Kazakhstan has become the first country among the post-Soviet countries to open a Justice Services Centre free to the public one stop. The Centre in Astana represents a real breakthrough in the relationship between prosecutors and the public moving the General Prosecutor’s Office (GPO) from being primarily a post-Soviet law supervisory state body to a modern public service-oriented organisation. The prosecutors can be proud of this quick victory since it took just seven months between considering the innovative idea at one of the GPO Change Programme Board brainstorming sessions to its opening to the public in July 2017.
The main task of the centre is the prompt resolution of complaints, raising the level of citizens’ trust in law enforcement and government bodies, whilst eliminating the administrative burdens and bureaucracy.
This centre operates on the principle of a “single window” that breaks with all traditions with use of glass walls and bright colours to provide a comfortable and warm reception to users, located within the prestigious and modern building of the General Prosecutor’s Office national headquarters building. Here visitors can access prosecutors, lawyers, mediators, or other specialists, depending on the nature of the issue.
The use of latest technologies widens the horizon of services available for the citizens. They can send appeals to the judicial committee or record a video message to the General Prosecutor’s Office in a separate booth. To do this, a person needs to bring an identity card to the barcode reader and then record an appeal. The answer to their inquiries will come to their e-mails or one might just enter the number of the inquiry and find out the answer. The necessary digital signature for this can be obtained there, on the spot.
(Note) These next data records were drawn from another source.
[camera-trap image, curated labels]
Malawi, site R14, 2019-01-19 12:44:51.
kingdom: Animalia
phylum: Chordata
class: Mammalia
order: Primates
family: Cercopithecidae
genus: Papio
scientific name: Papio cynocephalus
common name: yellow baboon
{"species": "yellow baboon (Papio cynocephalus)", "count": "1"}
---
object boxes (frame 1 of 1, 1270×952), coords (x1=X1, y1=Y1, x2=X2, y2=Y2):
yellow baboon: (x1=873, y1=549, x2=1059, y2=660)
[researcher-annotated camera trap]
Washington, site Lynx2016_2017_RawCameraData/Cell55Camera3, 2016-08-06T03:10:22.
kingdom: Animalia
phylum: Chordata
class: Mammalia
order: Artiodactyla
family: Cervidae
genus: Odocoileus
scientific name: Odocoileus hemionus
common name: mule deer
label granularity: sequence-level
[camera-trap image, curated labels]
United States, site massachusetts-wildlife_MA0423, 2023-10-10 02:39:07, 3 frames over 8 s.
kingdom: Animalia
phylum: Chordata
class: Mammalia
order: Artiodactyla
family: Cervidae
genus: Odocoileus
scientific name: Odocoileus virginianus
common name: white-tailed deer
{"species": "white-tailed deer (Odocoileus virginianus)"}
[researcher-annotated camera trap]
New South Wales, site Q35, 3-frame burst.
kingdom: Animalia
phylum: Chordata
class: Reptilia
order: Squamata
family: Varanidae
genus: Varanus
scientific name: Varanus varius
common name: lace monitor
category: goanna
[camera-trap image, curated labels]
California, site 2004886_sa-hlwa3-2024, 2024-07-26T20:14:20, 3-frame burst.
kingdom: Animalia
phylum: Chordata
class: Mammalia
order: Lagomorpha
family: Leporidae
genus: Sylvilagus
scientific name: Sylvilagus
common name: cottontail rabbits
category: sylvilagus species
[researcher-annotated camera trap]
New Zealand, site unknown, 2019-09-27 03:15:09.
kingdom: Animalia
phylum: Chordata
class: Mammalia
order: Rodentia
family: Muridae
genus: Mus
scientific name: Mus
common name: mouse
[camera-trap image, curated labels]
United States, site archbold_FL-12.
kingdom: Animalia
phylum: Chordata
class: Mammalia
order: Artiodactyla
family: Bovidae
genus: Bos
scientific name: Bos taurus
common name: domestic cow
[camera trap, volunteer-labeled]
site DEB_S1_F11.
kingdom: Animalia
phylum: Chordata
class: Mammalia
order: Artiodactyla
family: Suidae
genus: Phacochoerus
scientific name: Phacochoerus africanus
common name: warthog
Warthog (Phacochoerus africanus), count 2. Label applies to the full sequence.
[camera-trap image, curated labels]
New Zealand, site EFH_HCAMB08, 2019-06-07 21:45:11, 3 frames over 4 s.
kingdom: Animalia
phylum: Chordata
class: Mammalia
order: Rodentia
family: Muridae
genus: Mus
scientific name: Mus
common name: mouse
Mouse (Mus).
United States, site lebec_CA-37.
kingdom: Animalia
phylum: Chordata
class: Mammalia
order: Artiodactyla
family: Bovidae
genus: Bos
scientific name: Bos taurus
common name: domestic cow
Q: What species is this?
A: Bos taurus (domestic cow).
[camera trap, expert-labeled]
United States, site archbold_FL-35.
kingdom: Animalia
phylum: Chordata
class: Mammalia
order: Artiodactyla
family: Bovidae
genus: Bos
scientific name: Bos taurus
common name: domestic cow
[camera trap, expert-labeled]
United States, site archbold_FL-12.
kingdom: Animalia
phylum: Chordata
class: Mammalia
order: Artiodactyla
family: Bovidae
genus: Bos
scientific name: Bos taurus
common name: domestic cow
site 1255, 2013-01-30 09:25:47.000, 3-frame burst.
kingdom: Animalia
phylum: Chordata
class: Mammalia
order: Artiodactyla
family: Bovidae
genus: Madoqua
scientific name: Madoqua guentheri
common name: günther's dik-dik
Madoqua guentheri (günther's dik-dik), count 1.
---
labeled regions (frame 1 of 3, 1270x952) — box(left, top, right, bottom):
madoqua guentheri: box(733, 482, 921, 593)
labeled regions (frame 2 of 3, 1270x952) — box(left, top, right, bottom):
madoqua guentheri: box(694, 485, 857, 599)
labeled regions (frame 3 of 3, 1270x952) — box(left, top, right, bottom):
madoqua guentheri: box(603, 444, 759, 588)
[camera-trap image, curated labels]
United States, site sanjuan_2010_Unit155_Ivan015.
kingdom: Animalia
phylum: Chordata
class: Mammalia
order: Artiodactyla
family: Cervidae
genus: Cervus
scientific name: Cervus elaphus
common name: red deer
The Justice Services Centre is a part of the Change Programme announced by the General Prosecutor’s Office in January 2017. The NICO EUCJ project team provided project management training to senior staff in the General Prosecutor’s Office, which has evolved to an organisation-wide transformational change programme being facilitated by the project. The Change Programme’s goal is to provide substantial modernisation and revision of the Prosecution Service and, in due course, other parts of the criminal justice system. This has involved the EUCJ providing intensive support for the establishment of the change strategy, the change board, an operational team of change agents through the national and regional GPO structure and a support network to ensure the involvement of staff and communities across all oblasts in the change programme. The project team has provided coaching and mentoring support to the Change Programme Board and its members.
The launch of the Justice Service Centre in Astana is a remarkable example of the short-term outcomes of the Change Programme with its truly template breaking inter-agency accessibility in a custom built environment. Throughout 2017, such centres will be established in other major cities throughout the country.
Funded by the European Union (EU), the EUCJ project is aimed at strengthening the rule of law in Kazakhstan. Launched in October 2015, this three-year project has a total budget of EUR 5.5 million and forms a part of the larger programme “Support to Judicial Reform in Kazakhstan,” administered by the EU Delegation in Kazakhstan. The project is implemented by Northern Ireland Co-operation Overseas (NI-CO) in partnership with Ministry of Justice of the United Kingdom, Dutch Probation Service and National School of Judiciary and Public Prosecution, Poland.
The author is EUCJ national expert for stakeholder relations.